··· SELECTED TEXT ···

# Strings

Python strings and formatting. Python supports single, double and triple quotations.

In [1]:
my_string_single = 'Hello world'
my_string_double = "Hello again world"
my_multi_line_string = '''This is a string
over two lines'''

We can see that string variables are of type 'str'...

In [2]:
print(type(my_string_single))

<class 'str'>


Quotes within quotes

In [20]:
my_nested_string = "my nested 'string'"
print(my_nested_string)
my_nested_string = 'my nested "string"'
print(my_nested_string)


my nested 'string'
my nested "string"


We can concatenate strings using the '+' operator...

In [4]:
print("you can " + "concatenate" + " strings like this")
print('you can ' + "mix" + ' quotes but not recommended')

you can concatenate strings like this
you can mix quotes but not recommended


Repetition with the '*' operator...

In [5]:
bob = "again.." * 5
print(bob)

again..again..again..again..again..


Escape characters...

In [6]:
print("this is a \n string with the '\\n' escape character")
print('this works for single\n quoted strings as well')

this is a 
 string with the '\n' escape character
this works for single
 quoted strings as well


Strings have methods and you can apply method direct to literals...

···

Reproduce the Python strings notes above in full, with every line unchanged.

··· STORED ROWS ···

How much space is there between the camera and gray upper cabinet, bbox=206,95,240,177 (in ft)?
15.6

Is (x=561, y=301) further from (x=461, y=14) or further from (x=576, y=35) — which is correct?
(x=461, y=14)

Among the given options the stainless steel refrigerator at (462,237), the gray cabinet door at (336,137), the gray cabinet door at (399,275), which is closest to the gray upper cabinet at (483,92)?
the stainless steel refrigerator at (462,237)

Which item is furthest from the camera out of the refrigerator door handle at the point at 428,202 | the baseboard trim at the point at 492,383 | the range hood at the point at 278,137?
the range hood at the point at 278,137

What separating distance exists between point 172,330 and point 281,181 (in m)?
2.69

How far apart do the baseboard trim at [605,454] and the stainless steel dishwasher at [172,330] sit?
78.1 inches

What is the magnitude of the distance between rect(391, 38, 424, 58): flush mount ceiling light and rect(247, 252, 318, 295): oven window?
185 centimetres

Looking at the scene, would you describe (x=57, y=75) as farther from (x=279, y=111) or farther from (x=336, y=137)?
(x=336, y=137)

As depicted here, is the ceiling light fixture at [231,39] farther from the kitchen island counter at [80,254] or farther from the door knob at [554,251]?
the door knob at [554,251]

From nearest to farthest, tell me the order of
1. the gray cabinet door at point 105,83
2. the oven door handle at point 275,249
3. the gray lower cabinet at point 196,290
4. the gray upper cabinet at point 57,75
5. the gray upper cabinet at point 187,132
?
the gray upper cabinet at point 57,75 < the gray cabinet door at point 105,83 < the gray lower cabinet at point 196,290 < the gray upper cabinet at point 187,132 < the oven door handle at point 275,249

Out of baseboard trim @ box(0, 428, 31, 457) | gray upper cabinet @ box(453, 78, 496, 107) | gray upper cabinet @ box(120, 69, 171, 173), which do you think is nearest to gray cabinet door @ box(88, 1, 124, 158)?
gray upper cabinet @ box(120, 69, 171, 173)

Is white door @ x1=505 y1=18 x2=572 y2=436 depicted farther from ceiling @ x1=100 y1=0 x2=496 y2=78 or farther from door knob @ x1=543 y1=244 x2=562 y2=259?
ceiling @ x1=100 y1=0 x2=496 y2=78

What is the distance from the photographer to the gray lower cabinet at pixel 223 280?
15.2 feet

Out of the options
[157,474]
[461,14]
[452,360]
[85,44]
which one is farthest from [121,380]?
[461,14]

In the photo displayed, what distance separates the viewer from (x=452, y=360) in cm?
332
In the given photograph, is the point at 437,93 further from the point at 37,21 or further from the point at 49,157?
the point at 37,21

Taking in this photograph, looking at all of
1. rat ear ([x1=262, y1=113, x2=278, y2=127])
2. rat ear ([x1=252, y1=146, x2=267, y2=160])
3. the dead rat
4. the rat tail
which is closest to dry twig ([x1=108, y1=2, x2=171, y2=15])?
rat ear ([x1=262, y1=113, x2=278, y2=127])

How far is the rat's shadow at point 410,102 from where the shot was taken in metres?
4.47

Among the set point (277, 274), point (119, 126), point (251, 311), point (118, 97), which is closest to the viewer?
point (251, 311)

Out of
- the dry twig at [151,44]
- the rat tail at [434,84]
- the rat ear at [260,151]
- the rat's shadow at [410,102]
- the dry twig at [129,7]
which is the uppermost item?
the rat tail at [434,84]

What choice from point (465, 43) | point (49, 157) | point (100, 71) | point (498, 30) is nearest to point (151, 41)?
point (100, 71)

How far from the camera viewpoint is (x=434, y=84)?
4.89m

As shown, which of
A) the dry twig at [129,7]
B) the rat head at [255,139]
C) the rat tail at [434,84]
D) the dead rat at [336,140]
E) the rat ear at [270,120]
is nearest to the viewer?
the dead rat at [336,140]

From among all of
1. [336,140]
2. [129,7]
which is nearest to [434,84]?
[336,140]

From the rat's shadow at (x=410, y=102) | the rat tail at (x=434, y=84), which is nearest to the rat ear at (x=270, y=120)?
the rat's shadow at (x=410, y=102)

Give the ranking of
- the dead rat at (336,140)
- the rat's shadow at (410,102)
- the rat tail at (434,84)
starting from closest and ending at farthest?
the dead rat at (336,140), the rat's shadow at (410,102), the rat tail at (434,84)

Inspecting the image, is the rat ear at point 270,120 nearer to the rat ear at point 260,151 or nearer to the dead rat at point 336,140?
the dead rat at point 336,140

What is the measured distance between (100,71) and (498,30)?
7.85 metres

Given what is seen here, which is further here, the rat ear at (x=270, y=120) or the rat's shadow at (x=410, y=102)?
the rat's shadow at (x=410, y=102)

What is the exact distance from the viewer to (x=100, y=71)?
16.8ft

···
··· STORED ROWS ···

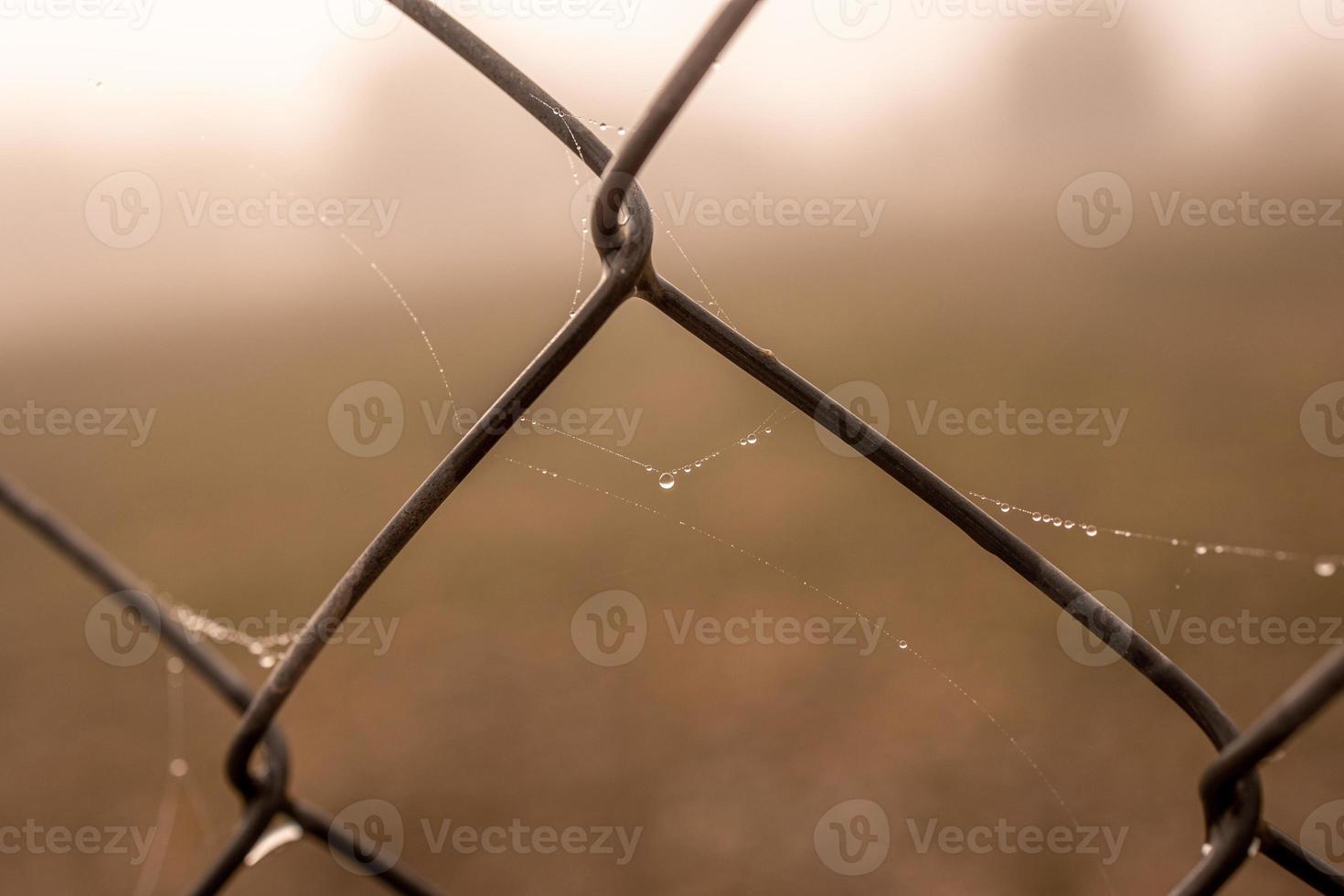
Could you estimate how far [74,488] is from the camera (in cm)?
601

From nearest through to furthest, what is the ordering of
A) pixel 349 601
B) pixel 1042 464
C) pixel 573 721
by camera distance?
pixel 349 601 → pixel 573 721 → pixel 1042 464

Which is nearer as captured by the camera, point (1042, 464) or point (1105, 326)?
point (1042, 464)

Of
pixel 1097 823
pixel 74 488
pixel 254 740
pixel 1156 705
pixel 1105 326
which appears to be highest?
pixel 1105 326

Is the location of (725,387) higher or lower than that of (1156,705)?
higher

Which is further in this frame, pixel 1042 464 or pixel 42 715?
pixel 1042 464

···
··· STORED ROWS ···

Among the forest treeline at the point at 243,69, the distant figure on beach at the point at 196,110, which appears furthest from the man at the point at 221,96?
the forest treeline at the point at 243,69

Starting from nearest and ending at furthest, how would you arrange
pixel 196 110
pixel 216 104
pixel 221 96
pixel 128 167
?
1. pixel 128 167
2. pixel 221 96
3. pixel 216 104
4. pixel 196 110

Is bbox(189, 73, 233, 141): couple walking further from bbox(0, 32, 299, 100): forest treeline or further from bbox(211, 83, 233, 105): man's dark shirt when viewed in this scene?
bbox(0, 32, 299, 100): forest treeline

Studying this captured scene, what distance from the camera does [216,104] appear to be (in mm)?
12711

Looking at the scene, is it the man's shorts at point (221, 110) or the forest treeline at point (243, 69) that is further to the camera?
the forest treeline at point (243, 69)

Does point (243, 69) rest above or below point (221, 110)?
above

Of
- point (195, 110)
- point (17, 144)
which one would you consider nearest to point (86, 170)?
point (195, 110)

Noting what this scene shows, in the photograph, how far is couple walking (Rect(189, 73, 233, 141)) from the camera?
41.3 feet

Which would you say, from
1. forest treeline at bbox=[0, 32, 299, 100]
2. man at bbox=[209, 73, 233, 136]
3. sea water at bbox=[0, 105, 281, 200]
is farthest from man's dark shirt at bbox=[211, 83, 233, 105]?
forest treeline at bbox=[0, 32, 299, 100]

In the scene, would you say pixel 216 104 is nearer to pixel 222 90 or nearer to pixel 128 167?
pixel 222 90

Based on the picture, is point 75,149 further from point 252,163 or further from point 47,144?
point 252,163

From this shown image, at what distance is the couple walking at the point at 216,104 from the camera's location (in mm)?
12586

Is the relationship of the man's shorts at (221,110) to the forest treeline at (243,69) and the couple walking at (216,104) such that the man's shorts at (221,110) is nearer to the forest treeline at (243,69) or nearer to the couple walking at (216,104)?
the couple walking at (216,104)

···

* [SOLUTION TO THIS PROBLEM]:
# Strings

Python strings and formatting. Python supports single, double and triple quotations.

In [1]:
my_string_single = 'Hello world'
my_string_double = "Hello again world"
my_multi_line_string = '''This is a string
over two lines'''

We can see that string variables are of type 'str'...

In [2]:
print(type(my_string_single))

<class 'str'>


Quotes within quotes

In [20]:
my_nested_string = "my nested 'string'"
print(my_nested_string)
my_nested_string = 'my nested "string"'
print(my_nested_string)


my nested 'string'
my nested "string"


We can concatenate strings using the '+' operator...

In [4]:
print("you can " + "concatenate" + " strings like this")
print('you can ' + "mix" + ' quotes but not recommended')

you can concatenate strings like this
you can mix quotes but not recommended


Repetition with the '*' operator...

In [5]:
bob = "again.." * 5
print(bob)

again..again..again..again..again..


Escape characters...

In [6]:
print("this is a \n string with the '\\n' escape character")
print('this works for single\n quoted strings as well')

this is a 
 string with the '\n' escape character
this works for single
 quoted strings as well


Strings have methods and you can apply method direct to literals...